Cada 8 de marzo es una fecha que no solo nos invita a reflexionar sobre los avances logrados en materia de igualdad, sino que también nos exige recordar a millones de mujeres en todo el mundo que aún enfrentan niveles intolerables de discriminación, pobreza y violencia. Especialmente aquellas que viven en zonas de conflicto armado o bajo regímenes autoritarios, donde las libertades y los derechos humanos más básicos son una carencia.
En este sentido, cada año renovamos el compromiso social para seguir avanzando en la eliminación de desigualdades de género, profundamente arraigadas en roles y estereotipos históricamente estructurales. En Castilla-La Mancha, este compromiso se refleja en una legislación a la vanguardia y en políticas centradas en la igualdad y la lucha contra la violencia. Como resultado, en la última década, hemos triplicado el presupuesto específico dedicado a la igualdad, sin contar con las políticas transversales implementadas en todas las consejerías.
Gracias a este esfuerzo, Castilla-La Mancha cuenta con la red de centros de la mujer más extensa de España, en proporción a su superficie y población, atendiendo anualmente a más de 25,000 mujeres.
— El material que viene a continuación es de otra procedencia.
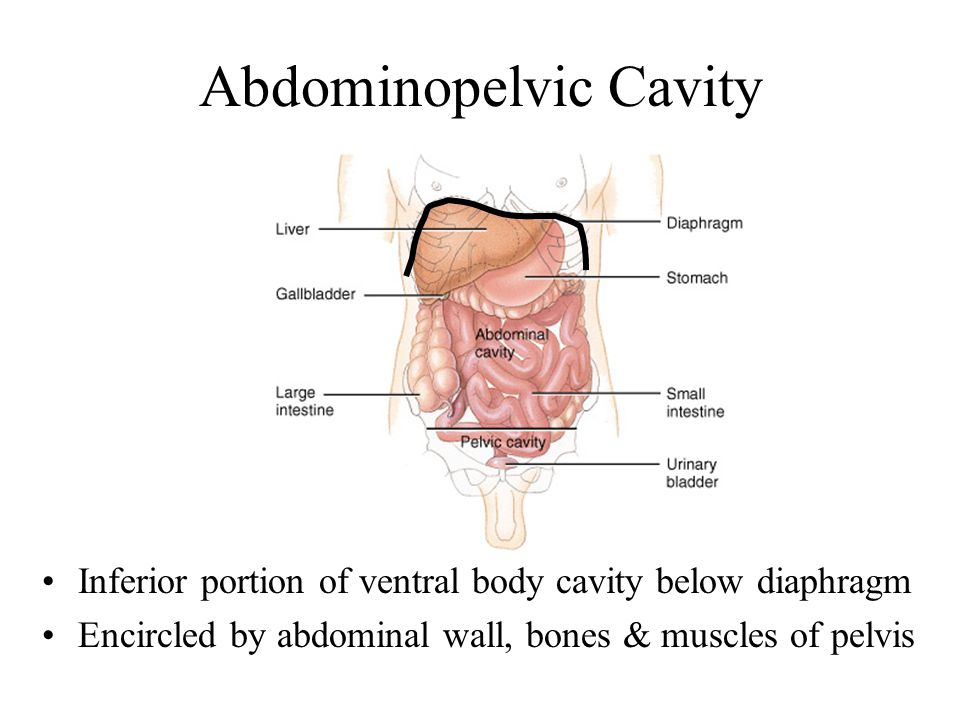 Abdominopelvic Cavity Inferior portion of ventral body cavity below diaphragm Encircled by abdominal wall, bones & muscles of pelvis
Estos centros no solo informan y forman, sino que también ofrecen orientación profesional y protección ante cualquier manifestación de violencia.
Los resultados de estos esfuerzos son tangibles. Castilla-La Mancha presenta mejores condiciones de vida para las mujeres que hace diez años, con más de 400,000 mujeres en el mercado laboral, uno de los niveles más altos de empleo femenino en su historia. La región ha reducido en un 17% la tasa de paro femenino, convirtiéndose en la segunda comunidad autónoma con la mayor reducción de desempleo entre mujeres y una de las regiones con menor brecha salarial en España.
Este progreso se refleja también en otras áreas. Las mujeres representan el 55% del alumnado universitario, con casi 600 nuevas investigadoras y un aumento del 15% en el número de catedráticas. Además, el acceso de mujeres jóvenes al campo se ha duplicado y el 34% de las solicitudes de la PAC son femeninas. Nunca antes tantas mujeres habían practicado deporte en nuestra región.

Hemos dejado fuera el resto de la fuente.